The US$5 billion hedge fund Hudson Bay Capital Management is seeking to raise capital for a new share class designed to take advantage of the market sell-off.
“The dislocations to come will provide amongst the most outstanding opportunities of my career,” Sander Gerber, who oversees the New York-based firm, said Tuesday in a letter to investors. “To take full advantage of these opportunities, we will be setting up new share classes within our multistrategy fund to supplement investments in the main portfolio.”
A Hudson Bay representative declined to comment.
The share classes will be more concentrated and provide clients with “direct exposure” to investment opportunities in equity and credit, according to the letter. The firm isn’t targeting a specific amount for the fundraising. The classes are expected to be a drawdown structure that will allow the fund to call capital from investors as opportunities arise.

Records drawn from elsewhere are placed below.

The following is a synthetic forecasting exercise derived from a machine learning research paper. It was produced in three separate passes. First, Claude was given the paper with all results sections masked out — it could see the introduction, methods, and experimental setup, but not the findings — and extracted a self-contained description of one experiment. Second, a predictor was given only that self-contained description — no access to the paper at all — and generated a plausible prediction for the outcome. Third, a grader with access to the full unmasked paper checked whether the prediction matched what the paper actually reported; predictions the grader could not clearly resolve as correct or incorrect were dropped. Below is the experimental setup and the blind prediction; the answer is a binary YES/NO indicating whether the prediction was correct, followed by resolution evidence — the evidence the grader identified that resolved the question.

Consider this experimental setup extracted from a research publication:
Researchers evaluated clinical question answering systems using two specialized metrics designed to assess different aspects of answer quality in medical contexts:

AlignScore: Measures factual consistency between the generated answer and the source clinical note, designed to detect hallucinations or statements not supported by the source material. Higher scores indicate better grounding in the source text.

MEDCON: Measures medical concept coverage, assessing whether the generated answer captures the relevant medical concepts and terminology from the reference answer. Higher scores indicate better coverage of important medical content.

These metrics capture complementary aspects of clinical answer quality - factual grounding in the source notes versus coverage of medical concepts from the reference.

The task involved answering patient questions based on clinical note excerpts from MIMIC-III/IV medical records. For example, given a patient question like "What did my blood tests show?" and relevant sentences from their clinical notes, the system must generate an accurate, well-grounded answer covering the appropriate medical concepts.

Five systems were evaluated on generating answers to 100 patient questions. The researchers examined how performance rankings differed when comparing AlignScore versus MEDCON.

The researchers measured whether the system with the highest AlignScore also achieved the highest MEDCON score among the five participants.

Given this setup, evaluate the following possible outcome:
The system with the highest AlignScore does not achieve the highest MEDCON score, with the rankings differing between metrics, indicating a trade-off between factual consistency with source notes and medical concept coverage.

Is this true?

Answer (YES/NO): NO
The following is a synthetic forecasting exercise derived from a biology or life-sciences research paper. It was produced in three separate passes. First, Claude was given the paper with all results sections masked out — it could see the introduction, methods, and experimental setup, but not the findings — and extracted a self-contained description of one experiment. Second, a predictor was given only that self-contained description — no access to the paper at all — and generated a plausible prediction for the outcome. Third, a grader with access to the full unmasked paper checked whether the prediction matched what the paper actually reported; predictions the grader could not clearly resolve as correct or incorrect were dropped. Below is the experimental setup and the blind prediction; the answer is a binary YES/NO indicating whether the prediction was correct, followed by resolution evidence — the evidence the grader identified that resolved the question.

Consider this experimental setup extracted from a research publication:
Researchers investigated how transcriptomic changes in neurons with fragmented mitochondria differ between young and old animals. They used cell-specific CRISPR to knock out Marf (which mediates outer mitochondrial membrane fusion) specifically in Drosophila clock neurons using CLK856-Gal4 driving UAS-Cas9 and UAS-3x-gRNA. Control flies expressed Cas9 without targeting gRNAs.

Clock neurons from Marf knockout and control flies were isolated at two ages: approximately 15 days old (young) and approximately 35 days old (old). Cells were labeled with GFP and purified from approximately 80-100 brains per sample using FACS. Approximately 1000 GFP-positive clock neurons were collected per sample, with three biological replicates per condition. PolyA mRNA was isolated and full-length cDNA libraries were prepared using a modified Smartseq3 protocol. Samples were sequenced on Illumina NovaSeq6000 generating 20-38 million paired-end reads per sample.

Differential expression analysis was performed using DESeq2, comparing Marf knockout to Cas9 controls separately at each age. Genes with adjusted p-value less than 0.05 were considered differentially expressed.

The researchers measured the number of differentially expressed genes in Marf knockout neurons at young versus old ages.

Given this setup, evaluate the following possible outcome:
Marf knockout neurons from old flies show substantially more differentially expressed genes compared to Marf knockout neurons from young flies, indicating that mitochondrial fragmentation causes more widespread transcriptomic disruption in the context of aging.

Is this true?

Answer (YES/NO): YES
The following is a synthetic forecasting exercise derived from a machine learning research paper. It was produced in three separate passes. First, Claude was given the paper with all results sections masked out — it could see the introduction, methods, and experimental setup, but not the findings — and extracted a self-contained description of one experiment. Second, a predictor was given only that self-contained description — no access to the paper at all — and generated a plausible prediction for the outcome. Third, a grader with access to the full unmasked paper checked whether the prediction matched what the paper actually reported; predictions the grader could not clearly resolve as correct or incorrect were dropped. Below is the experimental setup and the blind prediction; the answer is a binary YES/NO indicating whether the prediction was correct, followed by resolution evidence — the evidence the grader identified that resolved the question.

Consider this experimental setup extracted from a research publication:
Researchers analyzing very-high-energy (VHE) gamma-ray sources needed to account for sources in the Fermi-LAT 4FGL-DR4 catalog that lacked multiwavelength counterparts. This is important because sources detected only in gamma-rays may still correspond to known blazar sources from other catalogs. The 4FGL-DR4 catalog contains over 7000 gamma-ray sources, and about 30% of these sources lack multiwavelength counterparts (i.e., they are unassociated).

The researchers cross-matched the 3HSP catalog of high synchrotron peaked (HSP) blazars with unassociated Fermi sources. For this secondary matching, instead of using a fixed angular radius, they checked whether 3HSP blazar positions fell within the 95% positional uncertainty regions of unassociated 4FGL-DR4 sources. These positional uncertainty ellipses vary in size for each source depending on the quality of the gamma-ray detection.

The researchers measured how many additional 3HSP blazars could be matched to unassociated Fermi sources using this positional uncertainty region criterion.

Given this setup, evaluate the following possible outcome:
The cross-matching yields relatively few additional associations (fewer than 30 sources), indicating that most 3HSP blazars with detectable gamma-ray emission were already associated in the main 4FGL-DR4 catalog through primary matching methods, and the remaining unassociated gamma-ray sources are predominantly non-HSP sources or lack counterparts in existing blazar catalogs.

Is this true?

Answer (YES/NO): NO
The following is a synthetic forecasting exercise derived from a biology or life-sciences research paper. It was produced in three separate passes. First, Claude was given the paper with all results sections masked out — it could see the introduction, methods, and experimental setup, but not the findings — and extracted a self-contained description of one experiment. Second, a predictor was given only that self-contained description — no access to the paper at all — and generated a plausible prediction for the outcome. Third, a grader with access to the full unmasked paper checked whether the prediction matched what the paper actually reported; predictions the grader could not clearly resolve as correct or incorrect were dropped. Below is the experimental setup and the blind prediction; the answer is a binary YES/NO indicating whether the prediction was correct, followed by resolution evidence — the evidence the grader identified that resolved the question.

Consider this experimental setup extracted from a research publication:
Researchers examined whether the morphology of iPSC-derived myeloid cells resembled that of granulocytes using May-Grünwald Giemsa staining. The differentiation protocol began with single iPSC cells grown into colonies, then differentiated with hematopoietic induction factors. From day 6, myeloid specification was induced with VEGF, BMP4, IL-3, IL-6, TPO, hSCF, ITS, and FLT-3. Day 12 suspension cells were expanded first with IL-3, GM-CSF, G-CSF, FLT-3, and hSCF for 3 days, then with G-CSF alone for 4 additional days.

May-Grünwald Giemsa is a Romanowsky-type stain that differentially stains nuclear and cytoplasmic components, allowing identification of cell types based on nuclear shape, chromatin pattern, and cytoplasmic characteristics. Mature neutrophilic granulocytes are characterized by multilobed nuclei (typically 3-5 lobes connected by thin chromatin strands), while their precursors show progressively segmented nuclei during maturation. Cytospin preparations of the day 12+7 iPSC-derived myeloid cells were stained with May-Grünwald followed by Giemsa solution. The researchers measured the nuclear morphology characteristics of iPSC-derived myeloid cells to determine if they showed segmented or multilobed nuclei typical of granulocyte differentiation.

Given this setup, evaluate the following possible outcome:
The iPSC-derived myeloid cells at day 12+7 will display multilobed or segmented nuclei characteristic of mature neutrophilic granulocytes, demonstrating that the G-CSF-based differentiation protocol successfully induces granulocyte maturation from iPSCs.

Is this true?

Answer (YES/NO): YES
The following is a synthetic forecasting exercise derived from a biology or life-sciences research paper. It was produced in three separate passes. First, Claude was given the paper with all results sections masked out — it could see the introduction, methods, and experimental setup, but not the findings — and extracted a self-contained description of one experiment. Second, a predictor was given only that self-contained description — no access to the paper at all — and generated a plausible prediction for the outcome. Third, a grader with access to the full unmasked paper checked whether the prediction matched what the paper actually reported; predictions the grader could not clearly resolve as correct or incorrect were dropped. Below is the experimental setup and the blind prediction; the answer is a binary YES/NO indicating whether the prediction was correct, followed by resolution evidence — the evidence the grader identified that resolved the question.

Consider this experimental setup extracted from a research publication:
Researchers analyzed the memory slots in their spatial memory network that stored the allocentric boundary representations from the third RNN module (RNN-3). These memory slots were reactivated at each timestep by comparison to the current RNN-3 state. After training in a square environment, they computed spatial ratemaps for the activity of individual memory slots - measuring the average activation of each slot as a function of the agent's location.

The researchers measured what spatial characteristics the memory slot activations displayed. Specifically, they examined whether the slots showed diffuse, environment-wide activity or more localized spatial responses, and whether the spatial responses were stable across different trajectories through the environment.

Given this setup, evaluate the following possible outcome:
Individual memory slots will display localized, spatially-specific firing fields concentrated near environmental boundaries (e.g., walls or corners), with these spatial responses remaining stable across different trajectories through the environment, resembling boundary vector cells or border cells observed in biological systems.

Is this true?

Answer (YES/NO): NO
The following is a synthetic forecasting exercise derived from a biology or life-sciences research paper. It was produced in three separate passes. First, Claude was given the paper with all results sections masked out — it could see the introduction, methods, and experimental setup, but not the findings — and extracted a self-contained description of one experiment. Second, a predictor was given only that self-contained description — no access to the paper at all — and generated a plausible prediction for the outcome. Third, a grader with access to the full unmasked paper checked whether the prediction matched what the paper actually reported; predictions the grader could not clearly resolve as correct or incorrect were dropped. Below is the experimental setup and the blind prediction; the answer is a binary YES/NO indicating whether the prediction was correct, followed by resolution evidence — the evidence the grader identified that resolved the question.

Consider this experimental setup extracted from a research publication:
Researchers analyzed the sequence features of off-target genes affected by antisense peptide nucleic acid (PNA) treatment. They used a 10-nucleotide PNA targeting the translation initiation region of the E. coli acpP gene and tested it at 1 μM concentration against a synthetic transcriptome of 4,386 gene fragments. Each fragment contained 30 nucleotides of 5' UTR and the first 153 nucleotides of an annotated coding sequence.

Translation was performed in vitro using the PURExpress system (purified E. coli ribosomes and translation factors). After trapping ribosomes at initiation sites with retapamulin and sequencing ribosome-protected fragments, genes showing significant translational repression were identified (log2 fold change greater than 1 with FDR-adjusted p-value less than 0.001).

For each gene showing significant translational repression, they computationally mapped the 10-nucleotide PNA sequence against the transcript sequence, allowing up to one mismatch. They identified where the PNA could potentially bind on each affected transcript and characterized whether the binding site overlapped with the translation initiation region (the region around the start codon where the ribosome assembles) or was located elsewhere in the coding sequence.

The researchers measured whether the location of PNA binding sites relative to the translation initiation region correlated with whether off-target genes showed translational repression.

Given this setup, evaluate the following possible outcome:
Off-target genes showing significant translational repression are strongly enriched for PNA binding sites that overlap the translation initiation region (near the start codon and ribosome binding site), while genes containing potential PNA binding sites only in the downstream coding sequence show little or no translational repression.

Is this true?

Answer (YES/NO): YES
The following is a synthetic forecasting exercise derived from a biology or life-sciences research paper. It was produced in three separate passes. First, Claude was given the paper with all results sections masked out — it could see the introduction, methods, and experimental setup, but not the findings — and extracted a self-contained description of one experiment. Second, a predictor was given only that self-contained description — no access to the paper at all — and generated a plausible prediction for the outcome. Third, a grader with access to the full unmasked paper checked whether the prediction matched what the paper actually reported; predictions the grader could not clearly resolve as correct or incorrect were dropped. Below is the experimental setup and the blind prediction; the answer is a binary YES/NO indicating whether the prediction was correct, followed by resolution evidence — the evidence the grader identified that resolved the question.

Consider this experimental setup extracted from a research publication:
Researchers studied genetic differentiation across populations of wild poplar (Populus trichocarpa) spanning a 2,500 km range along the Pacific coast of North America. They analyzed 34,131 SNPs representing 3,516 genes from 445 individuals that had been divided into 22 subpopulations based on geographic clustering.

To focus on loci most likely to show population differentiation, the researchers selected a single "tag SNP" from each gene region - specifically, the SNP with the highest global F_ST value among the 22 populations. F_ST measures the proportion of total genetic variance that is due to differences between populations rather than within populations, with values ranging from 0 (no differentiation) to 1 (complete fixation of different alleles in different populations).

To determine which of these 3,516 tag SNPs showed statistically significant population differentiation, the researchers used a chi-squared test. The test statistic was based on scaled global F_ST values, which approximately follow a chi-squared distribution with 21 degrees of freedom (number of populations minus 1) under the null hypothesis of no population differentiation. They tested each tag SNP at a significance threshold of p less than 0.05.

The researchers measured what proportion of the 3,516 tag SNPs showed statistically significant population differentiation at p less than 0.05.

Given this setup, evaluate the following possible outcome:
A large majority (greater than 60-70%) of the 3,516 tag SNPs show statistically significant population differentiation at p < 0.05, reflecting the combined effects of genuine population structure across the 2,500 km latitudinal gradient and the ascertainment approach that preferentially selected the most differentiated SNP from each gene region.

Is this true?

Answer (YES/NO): NO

About US$26 trillion has been wiped out from equities since mid-February, when concerns about the coronavirus spreading began gripping markets. Investors have been sifting the wreckage and weighing the chances of a lasting rebound as Congress reached agreement on a US$2 trillion stimulus package to prop up the slumping economy.

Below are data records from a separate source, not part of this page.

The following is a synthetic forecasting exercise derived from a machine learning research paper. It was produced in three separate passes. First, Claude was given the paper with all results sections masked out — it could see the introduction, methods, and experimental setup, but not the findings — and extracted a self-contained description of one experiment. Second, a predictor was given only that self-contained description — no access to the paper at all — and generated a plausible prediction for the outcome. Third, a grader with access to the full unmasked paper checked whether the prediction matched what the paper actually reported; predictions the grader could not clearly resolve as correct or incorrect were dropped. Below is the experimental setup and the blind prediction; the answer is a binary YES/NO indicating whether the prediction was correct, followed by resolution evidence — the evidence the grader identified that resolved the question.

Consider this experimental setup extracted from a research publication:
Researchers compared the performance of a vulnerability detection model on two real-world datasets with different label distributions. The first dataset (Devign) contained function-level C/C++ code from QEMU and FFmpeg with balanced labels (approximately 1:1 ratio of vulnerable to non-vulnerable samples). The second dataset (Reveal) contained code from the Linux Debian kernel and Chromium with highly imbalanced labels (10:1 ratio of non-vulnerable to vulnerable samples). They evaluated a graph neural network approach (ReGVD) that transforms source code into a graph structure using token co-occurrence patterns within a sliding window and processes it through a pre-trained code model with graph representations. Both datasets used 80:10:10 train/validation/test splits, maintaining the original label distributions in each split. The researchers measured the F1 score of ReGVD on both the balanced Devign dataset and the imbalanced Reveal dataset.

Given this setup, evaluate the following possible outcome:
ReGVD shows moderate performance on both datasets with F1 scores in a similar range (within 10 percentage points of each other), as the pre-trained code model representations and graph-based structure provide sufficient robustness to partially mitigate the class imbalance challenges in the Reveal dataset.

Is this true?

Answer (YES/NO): NO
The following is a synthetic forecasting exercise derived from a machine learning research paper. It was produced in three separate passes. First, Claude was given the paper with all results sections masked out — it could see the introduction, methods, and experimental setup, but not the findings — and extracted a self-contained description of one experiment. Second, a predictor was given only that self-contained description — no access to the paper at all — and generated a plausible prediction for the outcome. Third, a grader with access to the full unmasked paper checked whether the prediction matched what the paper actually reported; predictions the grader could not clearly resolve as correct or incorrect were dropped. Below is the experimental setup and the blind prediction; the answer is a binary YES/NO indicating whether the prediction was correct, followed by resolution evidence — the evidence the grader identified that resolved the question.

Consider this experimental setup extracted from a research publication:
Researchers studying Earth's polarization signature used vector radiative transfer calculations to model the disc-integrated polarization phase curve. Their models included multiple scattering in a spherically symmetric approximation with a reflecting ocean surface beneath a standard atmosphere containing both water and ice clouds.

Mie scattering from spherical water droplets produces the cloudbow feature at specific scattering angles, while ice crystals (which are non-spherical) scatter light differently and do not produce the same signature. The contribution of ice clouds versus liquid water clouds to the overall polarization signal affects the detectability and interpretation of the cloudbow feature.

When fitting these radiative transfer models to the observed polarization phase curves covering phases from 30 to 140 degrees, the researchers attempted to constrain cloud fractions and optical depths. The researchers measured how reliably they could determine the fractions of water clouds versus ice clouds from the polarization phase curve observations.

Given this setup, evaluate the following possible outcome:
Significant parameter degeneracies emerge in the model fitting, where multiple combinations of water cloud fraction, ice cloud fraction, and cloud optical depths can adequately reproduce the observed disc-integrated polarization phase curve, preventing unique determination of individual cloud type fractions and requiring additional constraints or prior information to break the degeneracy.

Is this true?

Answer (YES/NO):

Credit markets, particularly those for riskier borrowers, have also been roiled amid concerns of an economic recession and unprecedented investor redemptions. The Bloomberg Barclays index for U.S. high-yield bonds has plunged 18 per cent this month, while investment grade debt has lost 12 per cent.

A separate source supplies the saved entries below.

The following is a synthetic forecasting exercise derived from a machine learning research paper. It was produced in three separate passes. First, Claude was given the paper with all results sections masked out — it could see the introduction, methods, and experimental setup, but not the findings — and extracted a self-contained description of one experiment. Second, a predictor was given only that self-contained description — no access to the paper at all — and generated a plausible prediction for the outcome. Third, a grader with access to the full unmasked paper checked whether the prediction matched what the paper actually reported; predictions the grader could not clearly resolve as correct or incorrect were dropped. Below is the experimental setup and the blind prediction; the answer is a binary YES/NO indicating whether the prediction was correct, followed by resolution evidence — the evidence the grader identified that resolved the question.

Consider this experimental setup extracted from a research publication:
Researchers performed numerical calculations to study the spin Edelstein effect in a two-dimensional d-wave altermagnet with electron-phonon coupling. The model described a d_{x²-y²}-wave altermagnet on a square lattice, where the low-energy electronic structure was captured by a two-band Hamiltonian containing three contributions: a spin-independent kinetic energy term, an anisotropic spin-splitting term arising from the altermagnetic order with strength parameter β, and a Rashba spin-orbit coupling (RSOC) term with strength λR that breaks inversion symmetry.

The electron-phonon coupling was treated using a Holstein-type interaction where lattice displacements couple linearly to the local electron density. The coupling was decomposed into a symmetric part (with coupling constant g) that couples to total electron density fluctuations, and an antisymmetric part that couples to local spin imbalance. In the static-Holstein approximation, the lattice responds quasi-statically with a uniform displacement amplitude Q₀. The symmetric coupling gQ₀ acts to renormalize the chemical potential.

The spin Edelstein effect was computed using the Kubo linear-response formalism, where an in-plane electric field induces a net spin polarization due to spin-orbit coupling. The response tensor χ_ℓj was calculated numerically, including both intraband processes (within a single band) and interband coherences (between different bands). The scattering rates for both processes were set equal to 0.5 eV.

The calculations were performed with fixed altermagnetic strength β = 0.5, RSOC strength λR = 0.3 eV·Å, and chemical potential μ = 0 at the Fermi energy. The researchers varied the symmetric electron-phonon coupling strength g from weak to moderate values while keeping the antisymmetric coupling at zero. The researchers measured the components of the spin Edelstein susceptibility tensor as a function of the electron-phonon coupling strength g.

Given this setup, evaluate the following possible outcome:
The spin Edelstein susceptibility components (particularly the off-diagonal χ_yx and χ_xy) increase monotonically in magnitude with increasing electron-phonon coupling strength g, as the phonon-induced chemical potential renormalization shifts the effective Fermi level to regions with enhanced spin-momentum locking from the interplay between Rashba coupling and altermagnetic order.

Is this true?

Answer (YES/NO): NO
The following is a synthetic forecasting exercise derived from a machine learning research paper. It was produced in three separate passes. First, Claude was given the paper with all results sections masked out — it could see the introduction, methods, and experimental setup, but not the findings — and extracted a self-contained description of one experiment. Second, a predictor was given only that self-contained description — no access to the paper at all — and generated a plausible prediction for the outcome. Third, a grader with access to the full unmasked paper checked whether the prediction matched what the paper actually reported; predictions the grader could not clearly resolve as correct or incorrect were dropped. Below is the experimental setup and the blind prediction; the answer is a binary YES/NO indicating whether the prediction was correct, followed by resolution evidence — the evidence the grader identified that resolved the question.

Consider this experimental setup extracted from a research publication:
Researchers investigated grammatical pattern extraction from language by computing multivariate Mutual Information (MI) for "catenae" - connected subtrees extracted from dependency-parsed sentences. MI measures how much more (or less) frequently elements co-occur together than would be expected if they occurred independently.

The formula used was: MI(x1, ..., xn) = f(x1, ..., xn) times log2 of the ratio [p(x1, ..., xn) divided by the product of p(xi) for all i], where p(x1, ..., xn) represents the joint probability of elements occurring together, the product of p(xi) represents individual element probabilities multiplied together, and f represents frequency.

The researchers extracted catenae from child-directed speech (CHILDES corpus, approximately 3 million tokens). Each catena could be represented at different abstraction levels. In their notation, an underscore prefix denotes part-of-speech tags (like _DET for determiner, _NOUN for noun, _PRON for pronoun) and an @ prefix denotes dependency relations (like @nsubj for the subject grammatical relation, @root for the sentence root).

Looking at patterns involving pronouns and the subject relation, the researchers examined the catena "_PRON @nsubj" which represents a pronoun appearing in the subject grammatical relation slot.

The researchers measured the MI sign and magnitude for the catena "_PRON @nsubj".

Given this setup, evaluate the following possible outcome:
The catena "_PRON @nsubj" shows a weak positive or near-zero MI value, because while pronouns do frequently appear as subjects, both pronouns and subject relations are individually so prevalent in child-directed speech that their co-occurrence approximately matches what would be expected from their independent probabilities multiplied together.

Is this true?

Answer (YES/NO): NO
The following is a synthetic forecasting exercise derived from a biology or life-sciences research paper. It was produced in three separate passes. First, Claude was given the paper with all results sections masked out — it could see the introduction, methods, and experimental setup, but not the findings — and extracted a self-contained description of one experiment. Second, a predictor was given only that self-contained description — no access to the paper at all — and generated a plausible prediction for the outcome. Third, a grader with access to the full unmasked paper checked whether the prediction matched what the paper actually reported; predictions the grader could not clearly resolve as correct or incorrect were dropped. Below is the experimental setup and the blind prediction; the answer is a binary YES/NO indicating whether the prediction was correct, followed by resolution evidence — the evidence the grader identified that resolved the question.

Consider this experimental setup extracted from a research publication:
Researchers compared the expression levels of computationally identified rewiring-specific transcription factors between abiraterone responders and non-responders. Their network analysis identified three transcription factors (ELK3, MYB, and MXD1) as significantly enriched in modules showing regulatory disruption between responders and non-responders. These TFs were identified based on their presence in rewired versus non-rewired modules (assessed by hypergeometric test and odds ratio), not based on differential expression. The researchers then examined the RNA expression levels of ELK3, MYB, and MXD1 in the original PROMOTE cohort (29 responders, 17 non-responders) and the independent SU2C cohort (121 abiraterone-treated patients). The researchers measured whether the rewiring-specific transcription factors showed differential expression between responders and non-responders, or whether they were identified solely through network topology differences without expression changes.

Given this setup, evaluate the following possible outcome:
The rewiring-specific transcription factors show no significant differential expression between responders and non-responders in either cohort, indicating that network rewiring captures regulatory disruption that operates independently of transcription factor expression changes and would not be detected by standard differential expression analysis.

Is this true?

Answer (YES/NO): YES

Hedge funds have been marketing this month’s sell-off as a once-in-a-lifetime opportunity to take advantage of unprecedented price dislocations across stocks, bonds and commodities. Their success in luring investors amid the market collapse sparked by the deadly pandemic –- a shock some are calling a black swan event -- may depend on how well they have navigated the chaos so far. Some have barely lost money, while others have seen drops more in line with market sell-offs.
Hudson Bay gained 1.2 per cent this year through March 23, and has declined less than 1 per cent this month, according to a person with knowledge of the results, who asked not to be identified because the matter is private. The firm gained 8 per cent last year.
Several long-biased equity, credit and relative-value hedge funds opened this month to tap money from existing clients, UBS Group AG said in a note sent by its prime-brokerage unit on Friday. Hedge funds seeking to raise money include D.E. Shaw & Co., Citadel and Baupost Group.